PROMPT A - Copy the passage of the post about Truman from "Truman’s Traumatic Tuesday" up to and including "day or two.".
PROMPT B - Summarize the post about Truman in two sentences.

Truman’s Traumatic Tuesday
And then there are weeks like this one, when I have to give the Guy in the sky a big thumbs up on that decision.
Truman, our eight-month-old puppy, was neutered on Tuesday. When I picked him up Tuesday afternoon, they told me that he shouldn’t need any additional pain medication and he should be back to “almost normal” in a day or two.
At two in the morning on Wednesday, Truman woke up shaking and jumping as if something was biting him every few seconds. After a long night, I went straight to the vet’s office at seven in the morning, where I was initially told that they wouldn’t give me any painkillers for my dog because I didn’t bring him with me. I personally didn’t think my little boy’s heart could take another trip to the vet’s, since he had been shaking and jumping for hours at that point. He wouldn’t eat at all, and, because of the Elizabethan collar he has to wear so that he doesn’t chew out his stitches, he pretty much just stands or lays down wherever we put him. I left him standing in the middle of the living room to go to the vets; when I came home, he was still standing in the same spot. My expression must have told the receptionist that she had better find a better answer, because a few minutes later, a vet tech who had assisted in Truman’s surgery appeared. After a brief discussion, she decided to send me home with some “doggie morphine” and an appointment to bring Truman in a few hours later. With twenty minutes of giving Truman the pill, he lay down and fell asleep.

SOURCE MATERIAL -
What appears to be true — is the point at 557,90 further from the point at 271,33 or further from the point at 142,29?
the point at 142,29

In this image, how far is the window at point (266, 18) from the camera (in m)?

EXERCISE SOLUTION A -
Truman’s Traumatic Tuesday
And then there are weeks like this one, when I have to give the Guy in the sky a big thumbs up on that decision.
Truman, our eight-month-old puppy, was neutered on Tuesday. When I picked him up Tuesday afternoon, they told me that he shouldn’t need any additional pain medication and he should be back to “almost normal” in a day or two.

EXERCISE SOLUTION B - Truman, an eight-month-old puppy, was neutered on Tuesday, and although the writer was told he wouldn't need more pain medication, he woke at two the next morning shaking and jumping. At the vet's office the writer was first refused painkillers because the dog wasn't there, but a vet tech who had assisted in the surgery sent the writer home with "doggie morphine" and an appointment, and after the pill Truman lay down and fell asleep.